Sunday, December 27, 2020

Reading Oscars 2020

For my 2020 reading I managed only 22 books.


non - fiction


The weirdest People in the World by Joseph Henrich. 

Interesting book with topics on race differences, education, social strata. Interesting stuff but balancing on the edge of what the right - thinking citizen of modern society will accept. Interesting but like always with these subjects: Controversial.


Wagnerism: How a Composer Shaped the Modern World by Alex Ross. 

The impact of Wagner on every cultural aspect of the late 19th and early 20th century is impressive and not widely known. That is until one reads Ross. Another brilliant book by this music critic.


Trieste by Jan Morris

It is about has a dreamy feeling and it is about nowhere.

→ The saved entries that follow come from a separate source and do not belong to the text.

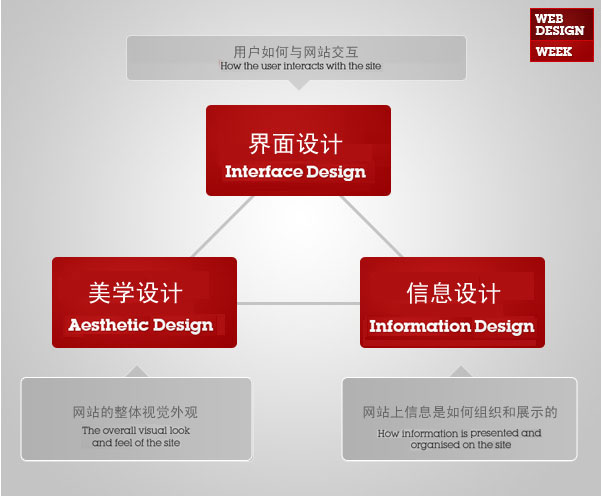 WEB DESIGN WEEK

用户如何与网站交互
How the user interacts with the site

界面设计
Interface Design

美学设计
Aesthetic Design

信息设计
Information Design

网站的整体视觉外观
The overall visual look and feel of the site

网站上信息是如何组织和展示的
How information is presented and organised on the site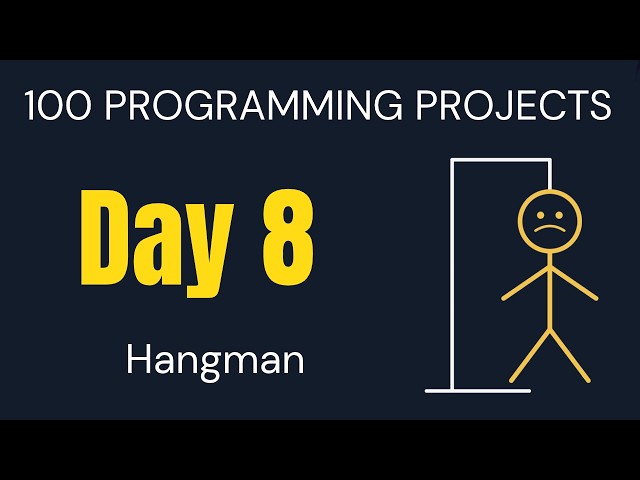 100 PROGRAMMING PROJECTS

Day 8

Hangman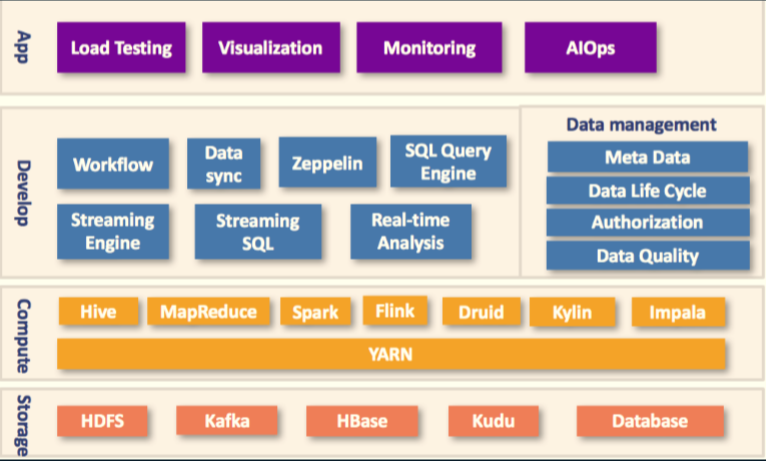 App
Load Testing
Visualization
Monitoring
AIOps

Develop
Workflow
Data sync
Zeppelin
SQL Query Engine
Streaming Engine
Streaming SQL
Real-time Analysis

Data management
Meta Data
Data Life Cycle
Authorization
Data Quality

Compute
Hive
MapReduce
Spark
Flink
Druid
Kylin
Impala
YARN

Storage
HDFS
Kafka
HBase
Kudu
Database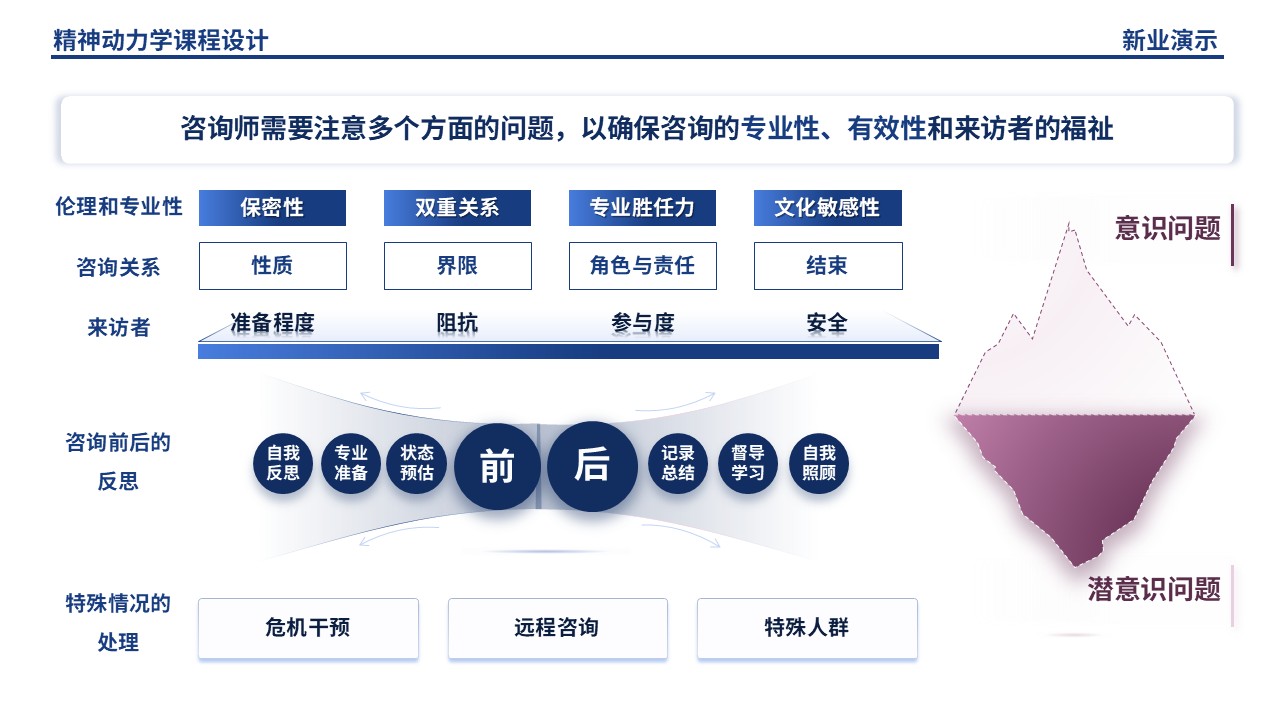 精神动力学课程设计

新业演示

咨询师需要注意多个方面的问题，以确保咨询的专业性、有效性和来访者的福祉

伦理和专业性

保密性

双重关系

专业胜任力

文化敏感性

咨询关系

性质

界限

角色与责任

结束

来访者

准备程度

阻抗

参与度

安全

咨询前后的反思

自我反思

专业准备

状态预估

前

后

记录总结

督导学习

自我照顾

特殊情况的处理

危机干预

远程咨询

特殊人群

意识问题

潜意识问题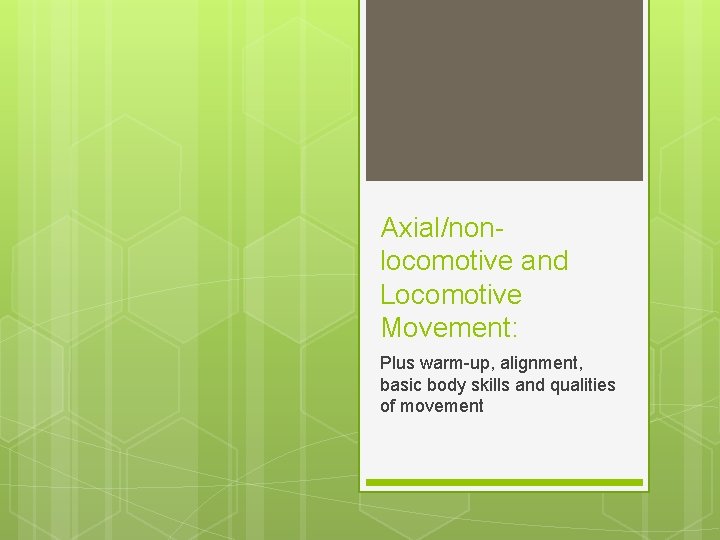 Axial/non-locomotive and Locomotive Movement:

Plus warm-up, alignment, basic body skills and qualities of movement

Signatures: Literary encounters of a lifetime by David Pryce-Jones. A collection of very entertaining reminiscences of the bibliophile who met them all: Bowles, Auden, Huxley


A short walk in the Hindu Kush by Eric Newby. 

Funniest book of the year, hugely entertaining! It deserves a reread and a review.


The decline of the novel by Joseph Bottum. 

Can’t remember what it was about…


How to read water: Clues and Patterns from Puddles to the Sea by Tristan Gooley. 

The book describes exactly what is said in the title. Occasionally very interesting stuff for sailors and walkers.


A.N. Wilson: Dante in Love. Fascinating book about the world in which Dante wrote his comedy. Good enough to start an immediate rereading.


The Snow Leopard by Peter Matthiessen. 

Travel lit. from the seventies. Not bad, but not wildly exciting either. Again, Chatwin was right. Tortuga is Matthiessen’s better book.


WINNER: ERIC NEWBY with his Afghan travelogue




La gloire de mon père by Marcel Pagnol. 

A fine read that triggered remembrances of things past: my adolescent years in a French collège.


Hav and lettres fom Hav by Jan Morris. 

A travel guide for an unexistent city. Not bad but Jan Morris presence in the book is a bit too much.


La neige était sale by George Simenon. 

Very believable naturalistic written "fait-divers” against a second war back-ground. Impressive tight writing and a scisseled dark atmosphere.


Silk by Alessandro Baricco. 

A dreamy story of travels to the far East and a mysterious women.


Gabriele, girofle et canelle by Jorge Amado. 

A Love story playing out in the city of Bahia. Ah the voluptuous “Brésiliennes".


WINNER? No real favorite. No price discerned this year.




Topaz by Marcel Pagnol. 

From Rags to Riches by scheming and dealing. Life as it is. At may be a comedy, but it describes the things like they bloody well are.


Knock ou le triomphe de la médecine by Jules Romains. 

Funny modern take on the money - making business of being a doctor.


Both books are good reads!


WINNER? A tie between Pagnol and Romains




Cathay: A critical edition by Ezra Pound. Interesting book if and only if you are interested in Pound’s writing method and techniques. So, only for the interested academician and the amateur delecting in the eclectic.




Marcel Proust, a biography by George Painter. 

Very good bio of Proust. Enjoyed every page of it. Why did I stop reading?


Le Port des brumes by George Simenon. 

Again, the genius of Simenon in sketching in a few words tons of atmosphere and drama. Again, why did I stop reading?


Stalingrad by Vassily Grossman. Fighting in Stalingrad. 

Can you imagine that this book bored me to death? Stopped reading when the first bombs start falling.


The enchanted hour: The Miraculous Power of reading aloud in the age of distraction by Meghan Cox Gurdon.

I ordered a wrong book.


WINNER: Best unfinished book: Marcel Proust by George Painter


OVERALL WINNER: A short walk in the Hindu Kush by Eric Newby.